*Task*. In the data below, find the line with "Оператор › Название" and the line with "约翰逊是谁引发关注 他的体育背景与近况成搜索焦点", then restate both and every line between them exactly, minus the pictures.

::: Supplied records

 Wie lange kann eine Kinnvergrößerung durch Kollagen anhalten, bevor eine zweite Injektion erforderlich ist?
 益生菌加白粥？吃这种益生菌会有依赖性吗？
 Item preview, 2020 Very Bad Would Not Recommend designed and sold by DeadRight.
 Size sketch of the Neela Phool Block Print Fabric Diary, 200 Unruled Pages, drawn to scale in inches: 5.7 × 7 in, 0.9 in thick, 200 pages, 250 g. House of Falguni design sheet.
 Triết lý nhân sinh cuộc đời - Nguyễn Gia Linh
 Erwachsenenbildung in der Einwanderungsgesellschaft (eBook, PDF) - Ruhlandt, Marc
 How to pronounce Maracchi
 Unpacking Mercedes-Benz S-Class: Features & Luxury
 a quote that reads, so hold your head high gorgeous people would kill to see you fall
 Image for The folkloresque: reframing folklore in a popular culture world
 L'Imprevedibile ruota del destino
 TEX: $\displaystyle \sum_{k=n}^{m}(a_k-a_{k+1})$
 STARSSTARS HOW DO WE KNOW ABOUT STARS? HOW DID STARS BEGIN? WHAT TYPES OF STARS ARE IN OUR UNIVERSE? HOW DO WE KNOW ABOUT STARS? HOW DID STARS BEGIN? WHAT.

::::::
::: Supplied records

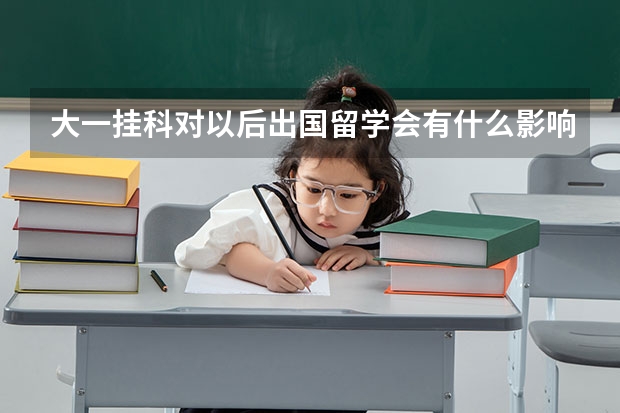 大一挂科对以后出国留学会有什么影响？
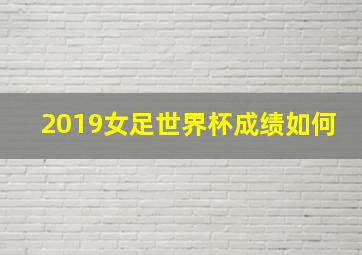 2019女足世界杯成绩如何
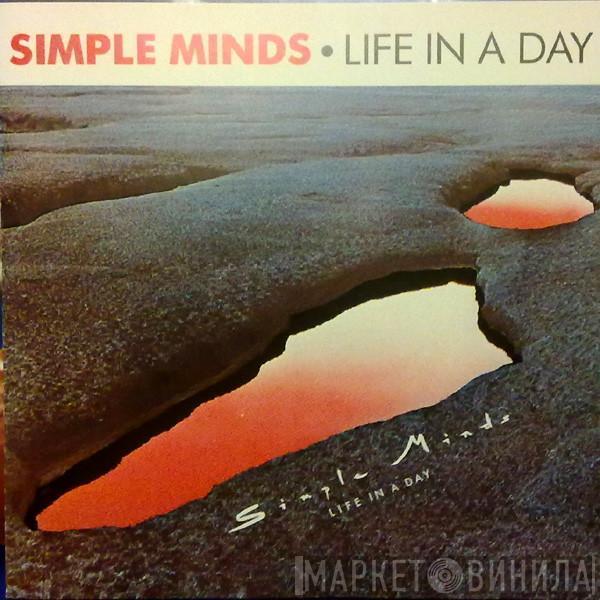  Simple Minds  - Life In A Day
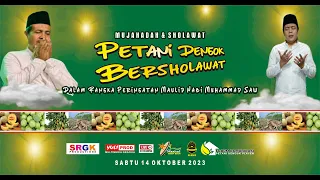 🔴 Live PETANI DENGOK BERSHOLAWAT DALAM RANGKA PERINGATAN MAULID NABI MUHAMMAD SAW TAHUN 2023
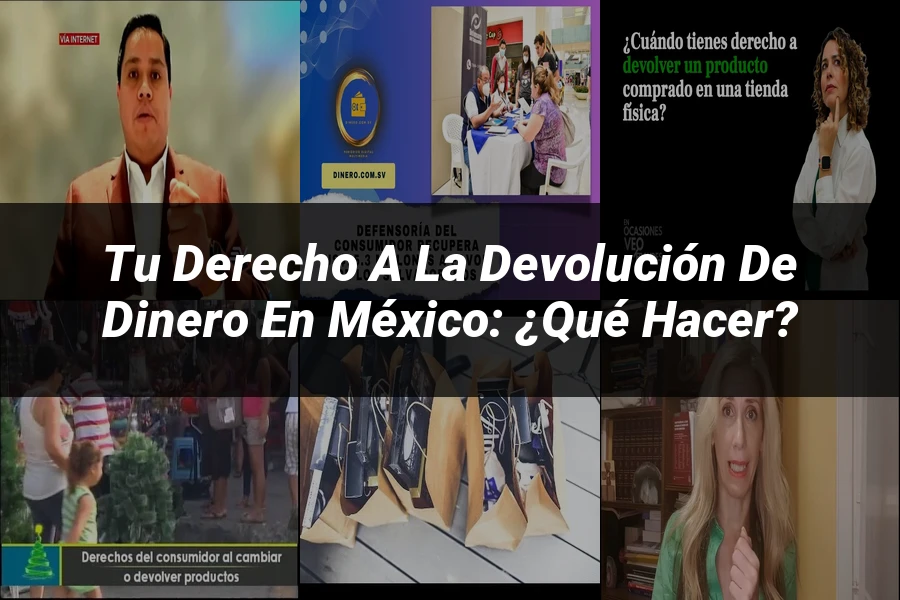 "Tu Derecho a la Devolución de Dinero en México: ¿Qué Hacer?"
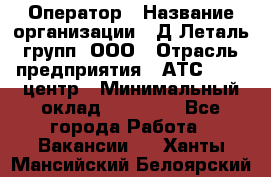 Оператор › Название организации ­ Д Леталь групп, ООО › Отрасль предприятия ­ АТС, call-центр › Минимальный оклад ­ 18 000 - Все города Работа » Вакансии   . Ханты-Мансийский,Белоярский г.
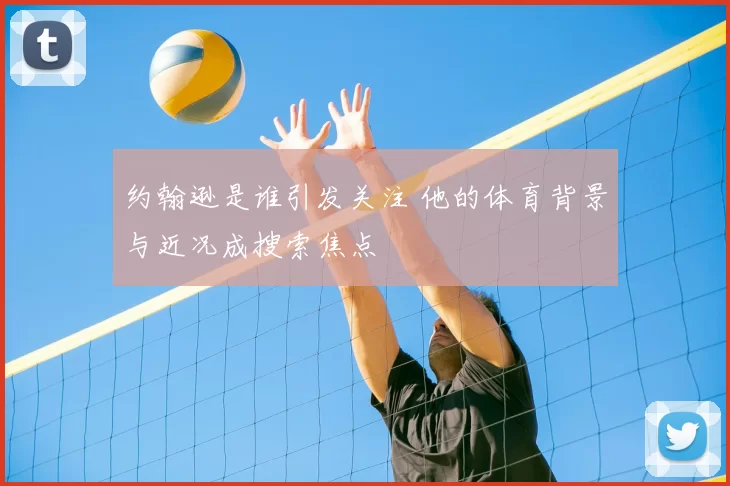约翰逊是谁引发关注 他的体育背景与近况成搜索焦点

::::::

*Answer section*.
 Оператор › Название организации ­ Д Леталь групп, ООО › Отрасль предприятия ­ АТС, call-центр › Минимальный оклад ­ 18 000 - Все города Работа » Вакансии   . Ханты-Мансийский,Белоярский г.
约翰逊是谁引发关注 他的体育背景与近况成搜索焦点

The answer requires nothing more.